* _REQUIRED TASK_:
Reproduce word for word the stretch of the gold forecast below from "Read: Gold Weekly Forecast: Sellers" up to and including "producer price inflation.".

───── SOURCE PASSAGE ─────

Read: Gold Weekly Forecast: Sellers look to retain control following uninspiring rebound

At the time of writing, gold is trading on the bid in the open for the week, higher by 0.38% from the get-go at $1,781.64. The price of gold has rallied from a low of $1,773.79 and has reached a high of $1,790.44. 

Gold prices finished on Friday at $1,780.30 and 0.29% higher after moving up from a low of $1,773.80 and reaching a high of $1,790.37.

Meanwhile, the US dollar is flat in the open on Monday, stalling in its recovery from the pressure early on Friday following the miss in producer price inflation.

The personal consumption expenditures (PCE) price index, excluding the volatile food and energy components, increased 0.5%, below economists’ expectations of an 0.6% increase. There is no runaway inflation in this report, which counters the Fed’s faster action, weighing on the greenback.

At the time of writing, DXY is trading at 91.81, a touch below the 91.838 Friday close. However, in the 12 months through May, the core PCE price index shot up 3.4%, the largest gain since April 1992.

Meanwhile, volatility levels are sinking fast again following a brief hiatus around the FOMC meeting although there could be another flurry for the week ahead due to critical US data.

Consumer confidence, ADP, ISM and Friday’s June Nonfarm Payrolls figure will be under the spotlight. A significant number close to the one million mark will be needed to avert a low volatility summer.

Analysts at TD Securities explained that the start of the process of preparing the market for QE tapering has introduced an additional hawkish element to Fed policy expectations.

''The resulting sharp drop, which saw prices fall by some $100 to the $1,770s, and fear of a more pronounced rout also prompted money managers to build short positions. However, with the market reflecting on continued economic risks and yields remaining quite low, it is unlikely there will continue to be aggressive reductions in length.''

''Indeed, once the dust settles, gold should migrate well above $1,800/oz in the next months with investors likely increasing exposure in the yellow metal, the analysts added. 

Gold technical analysis

However, gold has failed to trade stronger into the $1800s and there is a lack of an immediate impetus to buy the yellow metal which puts the focus on the downside from a technical point of view.

Chart of the Week: Gold meets a critical landmark

A close below 1,772 and 4-hour support will be important and will put the 1,750’s on the map for the bears. 

Previous update

Update: Gold (XAU/USD) prices hold lower ground near $1,780, down 0.09% intraday, despite the latest bounce off intraday low during Monday’s Asian session. While the US dollar pullback could be linked to the commodity’s latest U-turn, downbeat US Treasury yields and mildly bid stock futures are extra catalysts to help gold buyers lick their wounds.

However, fears of the Fed action, backed by last week’s US Core Personal Consumption Expenditures (PCE) Price Index, the Fed’s preferred gauge, probe gold’s short-term upside amid a lack of major data/events. It’s worth mentioning that the Fedspeak becomes the key driver to watch ahead of Friday’s US Nonfarm Payrolls as the policymakers keep rejecting reflation fears and seek confirmation from the key job report.

───── STORED DATA ─────

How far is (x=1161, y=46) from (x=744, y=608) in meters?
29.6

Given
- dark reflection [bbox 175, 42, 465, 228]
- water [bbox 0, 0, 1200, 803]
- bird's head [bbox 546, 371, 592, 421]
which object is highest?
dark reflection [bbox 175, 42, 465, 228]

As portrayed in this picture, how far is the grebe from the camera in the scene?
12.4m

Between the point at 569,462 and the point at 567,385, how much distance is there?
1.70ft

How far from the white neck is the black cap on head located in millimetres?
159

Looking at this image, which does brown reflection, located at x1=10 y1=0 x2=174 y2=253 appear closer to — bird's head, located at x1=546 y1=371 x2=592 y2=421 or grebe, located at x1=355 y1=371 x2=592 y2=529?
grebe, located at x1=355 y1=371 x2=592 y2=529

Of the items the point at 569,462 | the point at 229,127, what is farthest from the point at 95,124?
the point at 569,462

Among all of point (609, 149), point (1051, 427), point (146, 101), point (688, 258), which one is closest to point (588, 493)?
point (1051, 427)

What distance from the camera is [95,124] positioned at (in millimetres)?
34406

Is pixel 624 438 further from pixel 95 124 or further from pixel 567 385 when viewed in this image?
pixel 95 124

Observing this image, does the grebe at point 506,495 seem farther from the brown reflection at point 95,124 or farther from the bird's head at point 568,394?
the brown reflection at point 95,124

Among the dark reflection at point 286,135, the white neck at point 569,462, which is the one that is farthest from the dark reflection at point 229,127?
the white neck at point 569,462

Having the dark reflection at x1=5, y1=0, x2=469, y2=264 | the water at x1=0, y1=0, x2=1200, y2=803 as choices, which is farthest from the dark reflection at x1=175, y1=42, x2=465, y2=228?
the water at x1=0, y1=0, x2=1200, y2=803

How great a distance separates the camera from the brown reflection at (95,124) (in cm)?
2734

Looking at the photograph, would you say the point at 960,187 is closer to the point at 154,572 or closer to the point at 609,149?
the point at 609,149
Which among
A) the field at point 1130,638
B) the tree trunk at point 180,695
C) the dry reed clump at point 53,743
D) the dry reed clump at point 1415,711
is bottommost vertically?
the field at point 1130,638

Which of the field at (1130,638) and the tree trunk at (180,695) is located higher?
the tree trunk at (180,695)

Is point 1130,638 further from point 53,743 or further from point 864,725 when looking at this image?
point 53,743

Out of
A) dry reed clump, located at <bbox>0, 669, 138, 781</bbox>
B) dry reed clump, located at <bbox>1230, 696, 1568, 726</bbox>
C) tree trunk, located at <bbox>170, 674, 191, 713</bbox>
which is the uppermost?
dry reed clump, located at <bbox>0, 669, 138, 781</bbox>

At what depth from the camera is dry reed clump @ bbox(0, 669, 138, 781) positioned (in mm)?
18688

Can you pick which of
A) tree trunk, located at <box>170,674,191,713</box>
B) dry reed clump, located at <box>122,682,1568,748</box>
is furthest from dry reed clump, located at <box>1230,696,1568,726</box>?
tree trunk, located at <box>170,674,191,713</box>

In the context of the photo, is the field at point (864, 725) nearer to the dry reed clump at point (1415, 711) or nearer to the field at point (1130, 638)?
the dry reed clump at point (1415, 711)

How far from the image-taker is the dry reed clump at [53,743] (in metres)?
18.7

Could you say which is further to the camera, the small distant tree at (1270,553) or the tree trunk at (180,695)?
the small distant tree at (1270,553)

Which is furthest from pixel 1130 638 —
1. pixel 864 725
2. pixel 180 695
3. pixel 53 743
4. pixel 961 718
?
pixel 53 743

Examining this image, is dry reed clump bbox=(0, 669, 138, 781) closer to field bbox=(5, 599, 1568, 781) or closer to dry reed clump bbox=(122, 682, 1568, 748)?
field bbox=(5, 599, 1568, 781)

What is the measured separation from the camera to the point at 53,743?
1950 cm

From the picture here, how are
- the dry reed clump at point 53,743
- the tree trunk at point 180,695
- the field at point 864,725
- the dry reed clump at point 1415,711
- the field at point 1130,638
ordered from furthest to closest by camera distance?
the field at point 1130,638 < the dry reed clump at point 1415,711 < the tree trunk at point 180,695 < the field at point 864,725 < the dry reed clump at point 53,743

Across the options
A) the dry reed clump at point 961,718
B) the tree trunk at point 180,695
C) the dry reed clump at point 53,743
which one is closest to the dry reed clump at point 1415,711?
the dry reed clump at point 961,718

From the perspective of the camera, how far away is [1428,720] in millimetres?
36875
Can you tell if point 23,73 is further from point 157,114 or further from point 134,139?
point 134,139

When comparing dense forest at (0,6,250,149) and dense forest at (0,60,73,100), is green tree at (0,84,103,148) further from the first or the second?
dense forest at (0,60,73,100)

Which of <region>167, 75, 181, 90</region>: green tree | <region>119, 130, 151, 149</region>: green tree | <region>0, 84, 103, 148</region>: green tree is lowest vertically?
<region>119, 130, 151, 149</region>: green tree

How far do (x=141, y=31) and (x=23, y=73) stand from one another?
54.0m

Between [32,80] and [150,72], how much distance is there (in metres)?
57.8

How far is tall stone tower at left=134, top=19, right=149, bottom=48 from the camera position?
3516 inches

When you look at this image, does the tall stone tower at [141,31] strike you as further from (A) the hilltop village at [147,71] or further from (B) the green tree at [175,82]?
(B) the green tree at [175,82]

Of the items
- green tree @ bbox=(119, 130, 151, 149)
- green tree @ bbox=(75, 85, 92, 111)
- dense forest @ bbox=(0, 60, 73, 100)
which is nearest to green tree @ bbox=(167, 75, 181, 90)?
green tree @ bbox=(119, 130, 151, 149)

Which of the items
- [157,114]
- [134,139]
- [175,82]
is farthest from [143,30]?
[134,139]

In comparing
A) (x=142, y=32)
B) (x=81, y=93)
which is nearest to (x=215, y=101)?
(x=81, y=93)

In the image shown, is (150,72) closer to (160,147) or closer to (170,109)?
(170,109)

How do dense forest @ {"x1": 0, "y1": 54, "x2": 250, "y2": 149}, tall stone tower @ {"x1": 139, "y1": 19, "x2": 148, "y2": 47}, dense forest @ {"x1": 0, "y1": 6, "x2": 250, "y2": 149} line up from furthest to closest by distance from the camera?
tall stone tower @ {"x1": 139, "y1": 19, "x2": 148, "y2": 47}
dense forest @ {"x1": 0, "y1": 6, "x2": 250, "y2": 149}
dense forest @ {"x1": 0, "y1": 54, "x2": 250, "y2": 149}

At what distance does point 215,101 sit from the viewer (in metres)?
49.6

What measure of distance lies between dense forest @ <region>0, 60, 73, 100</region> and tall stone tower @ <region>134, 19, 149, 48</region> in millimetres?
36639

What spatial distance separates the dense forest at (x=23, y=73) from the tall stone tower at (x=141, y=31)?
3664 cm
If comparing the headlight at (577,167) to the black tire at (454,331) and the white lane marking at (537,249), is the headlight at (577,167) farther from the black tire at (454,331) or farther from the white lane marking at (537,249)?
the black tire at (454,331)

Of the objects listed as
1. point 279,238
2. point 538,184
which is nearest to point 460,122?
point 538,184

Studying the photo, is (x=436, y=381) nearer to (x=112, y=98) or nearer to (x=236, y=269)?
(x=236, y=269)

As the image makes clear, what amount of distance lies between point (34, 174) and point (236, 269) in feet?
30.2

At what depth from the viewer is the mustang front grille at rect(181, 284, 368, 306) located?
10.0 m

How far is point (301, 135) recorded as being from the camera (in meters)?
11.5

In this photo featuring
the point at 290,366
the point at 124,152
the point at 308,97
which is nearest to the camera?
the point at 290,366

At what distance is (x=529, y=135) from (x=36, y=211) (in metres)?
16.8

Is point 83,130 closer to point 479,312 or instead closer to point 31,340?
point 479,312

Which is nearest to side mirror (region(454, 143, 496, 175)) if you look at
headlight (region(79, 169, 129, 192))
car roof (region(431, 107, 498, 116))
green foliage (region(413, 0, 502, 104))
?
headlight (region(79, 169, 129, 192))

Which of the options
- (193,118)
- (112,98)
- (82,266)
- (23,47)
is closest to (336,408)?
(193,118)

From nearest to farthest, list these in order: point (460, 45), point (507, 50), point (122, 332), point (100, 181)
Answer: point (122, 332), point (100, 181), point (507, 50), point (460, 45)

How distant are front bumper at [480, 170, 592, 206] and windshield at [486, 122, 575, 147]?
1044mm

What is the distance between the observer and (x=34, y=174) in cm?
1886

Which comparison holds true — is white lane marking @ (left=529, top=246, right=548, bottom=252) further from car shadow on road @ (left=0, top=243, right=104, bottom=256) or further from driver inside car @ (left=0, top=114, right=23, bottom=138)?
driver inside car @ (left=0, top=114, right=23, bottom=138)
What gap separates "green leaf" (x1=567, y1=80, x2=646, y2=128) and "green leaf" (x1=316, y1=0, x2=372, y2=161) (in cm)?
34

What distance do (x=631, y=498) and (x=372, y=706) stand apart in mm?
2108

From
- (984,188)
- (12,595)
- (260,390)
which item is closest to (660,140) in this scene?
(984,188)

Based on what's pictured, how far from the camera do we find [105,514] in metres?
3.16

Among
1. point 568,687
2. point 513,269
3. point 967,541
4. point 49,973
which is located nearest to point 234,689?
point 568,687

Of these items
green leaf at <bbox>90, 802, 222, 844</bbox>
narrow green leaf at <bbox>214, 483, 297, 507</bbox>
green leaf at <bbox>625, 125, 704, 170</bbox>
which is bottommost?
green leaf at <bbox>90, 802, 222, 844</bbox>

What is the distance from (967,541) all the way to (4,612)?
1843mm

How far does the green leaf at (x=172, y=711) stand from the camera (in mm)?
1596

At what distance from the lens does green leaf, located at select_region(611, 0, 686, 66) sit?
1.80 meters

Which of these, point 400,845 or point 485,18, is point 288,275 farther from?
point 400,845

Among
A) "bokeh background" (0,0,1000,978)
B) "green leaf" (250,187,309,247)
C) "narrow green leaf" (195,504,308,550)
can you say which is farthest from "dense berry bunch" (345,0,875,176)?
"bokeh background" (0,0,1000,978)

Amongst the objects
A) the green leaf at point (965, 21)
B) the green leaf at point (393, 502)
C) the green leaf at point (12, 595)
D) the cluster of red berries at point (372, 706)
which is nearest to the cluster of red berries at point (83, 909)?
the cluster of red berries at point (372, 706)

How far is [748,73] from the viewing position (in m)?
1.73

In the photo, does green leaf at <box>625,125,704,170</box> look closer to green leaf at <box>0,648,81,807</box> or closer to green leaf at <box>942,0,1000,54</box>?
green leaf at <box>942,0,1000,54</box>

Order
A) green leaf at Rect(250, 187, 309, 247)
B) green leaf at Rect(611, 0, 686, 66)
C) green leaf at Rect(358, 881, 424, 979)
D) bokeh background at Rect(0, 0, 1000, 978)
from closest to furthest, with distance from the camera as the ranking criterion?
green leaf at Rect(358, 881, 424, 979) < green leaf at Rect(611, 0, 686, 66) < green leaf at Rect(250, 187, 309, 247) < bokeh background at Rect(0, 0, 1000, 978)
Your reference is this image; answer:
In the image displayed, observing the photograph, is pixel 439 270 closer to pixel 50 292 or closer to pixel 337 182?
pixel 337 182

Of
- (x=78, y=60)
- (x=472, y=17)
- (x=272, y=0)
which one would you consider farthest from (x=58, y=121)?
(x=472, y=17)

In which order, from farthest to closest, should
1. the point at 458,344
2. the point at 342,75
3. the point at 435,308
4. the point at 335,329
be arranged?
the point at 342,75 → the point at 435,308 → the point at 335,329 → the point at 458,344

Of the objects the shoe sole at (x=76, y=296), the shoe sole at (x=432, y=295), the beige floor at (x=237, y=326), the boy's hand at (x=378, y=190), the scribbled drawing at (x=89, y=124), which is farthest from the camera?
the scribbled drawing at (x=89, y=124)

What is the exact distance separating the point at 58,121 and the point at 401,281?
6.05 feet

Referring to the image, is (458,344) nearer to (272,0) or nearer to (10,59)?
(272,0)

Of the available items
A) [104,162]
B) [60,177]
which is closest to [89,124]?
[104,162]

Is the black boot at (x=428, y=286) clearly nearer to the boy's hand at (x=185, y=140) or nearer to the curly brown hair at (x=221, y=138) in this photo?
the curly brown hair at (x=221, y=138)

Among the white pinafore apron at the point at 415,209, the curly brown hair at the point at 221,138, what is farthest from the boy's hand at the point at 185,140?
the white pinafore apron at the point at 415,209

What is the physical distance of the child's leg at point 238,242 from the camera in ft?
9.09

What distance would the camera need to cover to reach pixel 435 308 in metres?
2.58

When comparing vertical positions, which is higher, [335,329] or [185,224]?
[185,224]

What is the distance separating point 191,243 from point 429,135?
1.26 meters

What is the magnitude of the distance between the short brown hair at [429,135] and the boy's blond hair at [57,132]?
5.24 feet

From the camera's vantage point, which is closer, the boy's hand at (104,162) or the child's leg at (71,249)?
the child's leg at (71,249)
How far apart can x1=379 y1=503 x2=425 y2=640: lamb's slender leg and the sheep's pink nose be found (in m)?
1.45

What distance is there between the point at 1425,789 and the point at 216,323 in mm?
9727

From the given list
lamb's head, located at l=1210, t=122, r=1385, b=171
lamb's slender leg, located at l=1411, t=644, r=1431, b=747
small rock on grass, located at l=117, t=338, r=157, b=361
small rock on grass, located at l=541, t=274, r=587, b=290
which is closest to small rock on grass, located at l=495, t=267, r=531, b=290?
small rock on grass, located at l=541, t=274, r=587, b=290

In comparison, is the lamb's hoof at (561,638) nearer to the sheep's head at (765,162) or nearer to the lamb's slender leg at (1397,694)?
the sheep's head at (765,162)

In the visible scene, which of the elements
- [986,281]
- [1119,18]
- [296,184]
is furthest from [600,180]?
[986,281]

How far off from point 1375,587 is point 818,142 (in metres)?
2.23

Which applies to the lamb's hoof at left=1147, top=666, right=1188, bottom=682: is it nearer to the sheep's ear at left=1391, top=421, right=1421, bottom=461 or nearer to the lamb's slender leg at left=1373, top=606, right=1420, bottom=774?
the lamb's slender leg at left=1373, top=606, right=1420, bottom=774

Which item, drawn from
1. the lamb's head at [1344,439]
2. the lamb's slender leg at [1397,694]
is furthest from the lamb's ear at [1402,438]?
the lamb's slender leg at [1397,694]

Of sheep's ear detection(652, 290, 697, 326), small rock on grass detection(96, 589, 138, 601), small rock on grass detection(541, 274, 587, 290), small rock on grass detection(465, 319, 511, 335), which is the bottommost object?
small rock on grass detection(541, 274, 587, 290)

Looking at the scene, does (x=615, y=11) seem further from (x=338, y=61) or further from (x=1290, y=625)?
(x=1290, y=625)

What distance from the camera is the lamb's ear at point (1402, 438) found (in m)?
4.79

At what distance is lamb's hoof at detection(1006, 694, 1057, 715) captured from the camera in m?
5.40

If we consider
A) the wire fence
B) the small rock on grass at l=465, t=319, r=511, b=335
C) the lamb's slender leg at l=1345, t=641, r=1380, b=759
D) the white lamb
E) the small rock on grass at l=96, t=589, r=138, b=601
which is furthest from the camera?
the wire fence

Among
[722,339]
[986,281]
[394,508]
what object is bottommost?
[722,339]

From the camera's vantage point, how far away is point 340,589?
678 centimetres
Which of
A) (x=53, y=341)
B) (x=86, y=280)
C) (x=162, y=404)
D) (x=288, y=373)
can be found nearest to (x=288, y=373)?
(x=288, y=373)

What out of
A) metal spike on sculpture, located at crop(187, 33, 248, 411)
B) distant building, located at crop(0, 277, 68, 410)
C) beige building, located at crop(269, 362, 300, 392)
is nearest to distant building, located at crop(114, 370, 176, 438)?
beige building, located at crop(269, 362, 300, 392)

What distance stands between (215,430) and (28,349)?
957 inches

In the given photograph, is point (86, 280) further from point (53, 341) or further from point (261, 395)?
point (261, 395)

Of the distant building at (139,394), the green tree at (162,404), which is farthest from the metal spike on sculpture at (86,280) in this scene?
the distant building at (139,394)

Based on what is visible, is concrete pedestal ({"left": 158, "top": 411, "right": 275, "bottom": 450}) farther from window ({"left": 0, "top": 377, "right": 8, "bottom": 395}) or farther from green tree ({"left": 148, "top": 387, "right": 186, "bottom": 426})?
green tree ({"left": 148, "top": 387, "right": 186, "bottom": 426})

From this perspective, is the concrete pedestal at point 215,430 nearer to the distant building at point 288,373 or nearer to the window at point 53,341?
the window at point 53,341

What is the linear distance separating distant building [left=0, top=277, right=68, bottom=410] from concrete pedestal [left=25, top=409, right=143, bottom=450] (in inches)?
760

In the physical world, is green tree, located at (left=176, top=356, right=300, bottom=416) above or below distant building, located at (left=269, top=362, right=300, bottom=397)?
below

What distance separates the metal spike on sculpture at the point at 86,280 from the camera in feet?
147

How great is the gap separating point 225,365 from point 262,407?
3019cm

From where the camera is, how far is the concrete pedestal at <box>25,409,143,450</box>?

─────

* _ANSWER TO THIS PROBLEM_:
Read: Gold Weekly Forecast: Sellers look to retain control following uninspiring rebound

At the time of writing, gold is trading on the bid in the open for the week, higher by 0.38% from the get-go at $1,781.64. The price of gold has rallied from a low of $1,773.79 and has reached a high of $1,790.44. 

Gold prices finished on Friday at $1,780.30 and 0.29% higher after moving up from a low of $1,773.80 and reaching a high of $1,790.37.

Meanwhile, the US dollar is flat in the open on Monday, stalling in its recovery from the pressure early on Friday following the miss in producer price inflation.